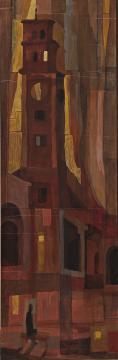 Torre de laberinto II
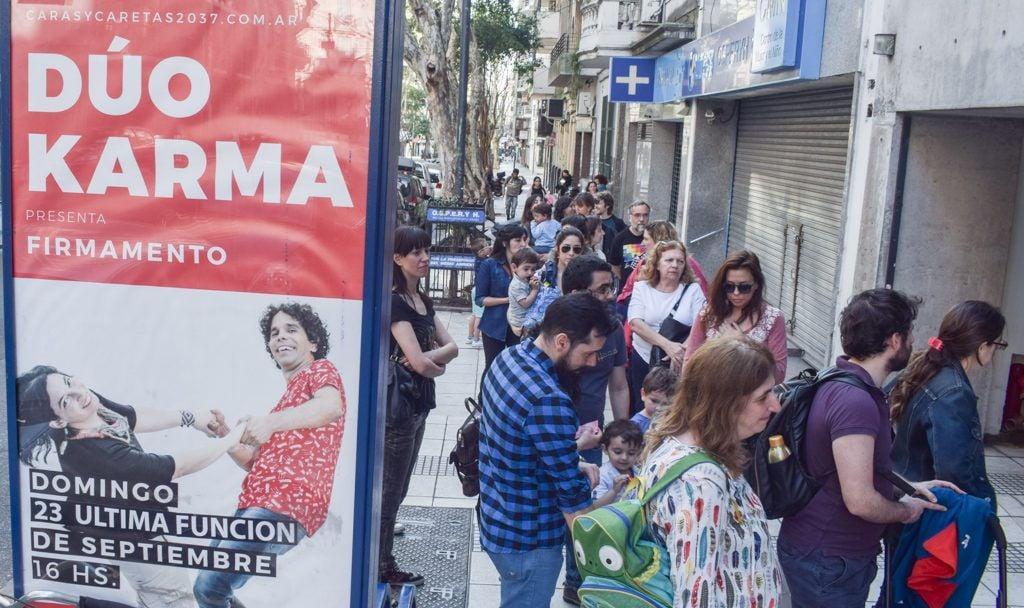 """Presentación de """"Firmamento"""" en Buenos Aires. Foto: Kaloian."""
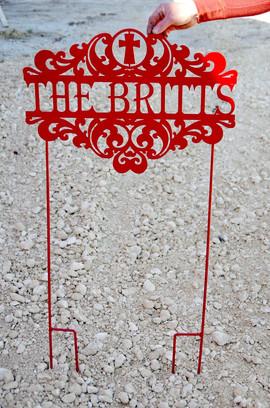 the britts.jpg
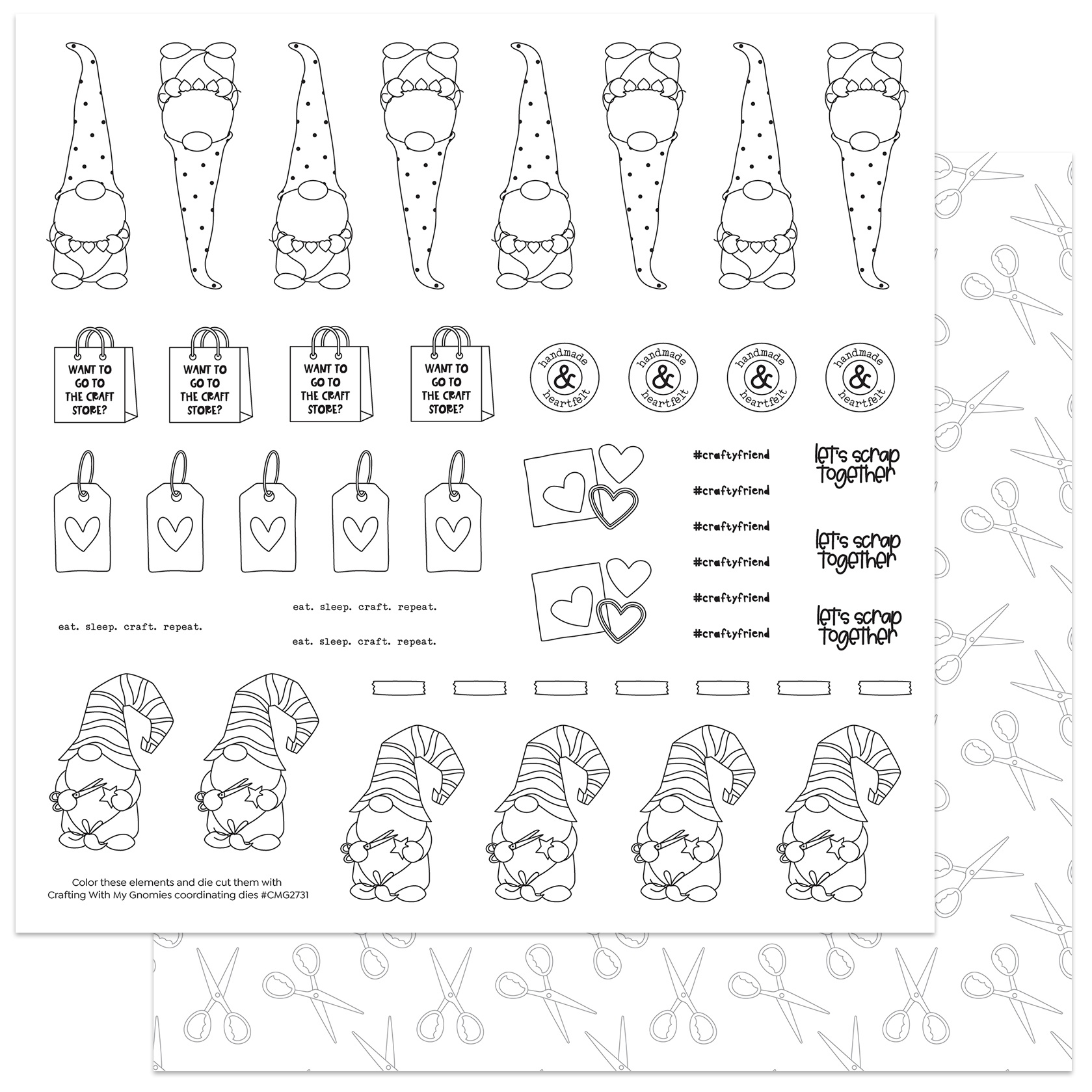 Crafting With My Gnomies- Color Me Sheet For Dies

════════════════

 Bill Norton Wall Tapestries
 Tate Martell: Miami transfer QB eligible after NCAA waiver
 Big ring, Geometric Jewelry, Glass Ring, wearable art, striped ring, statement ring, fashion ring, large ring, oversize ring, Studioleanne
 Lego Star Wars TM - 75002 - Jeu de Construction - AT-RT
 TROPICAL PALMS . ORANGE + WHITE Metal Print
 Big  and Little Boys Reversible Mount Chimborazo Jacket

════════════════

### Exercise aim
Among the lines above, repeat exactly those from the line with "Tate Martell: Miami" to the line with "Mount Chimborazo Jacket", counting both ends.

### Solution for this task
 Tate Martell: Miami transfer QB eligible after NCAA waiver
 Big ring, Geometric Jewelry, Glass Ring, wearable art, striped ring, statement ring, fashion ring, large ring, oversize ring, Studioleanne
 Lego Star Wars TM - 75002 - Jeu de Construction - AT-RT
 TROPICAL PALMS . ORANGE + WHITE Metal Print
 Big  and Little Boys Reversible Mount Chimborazo Jacket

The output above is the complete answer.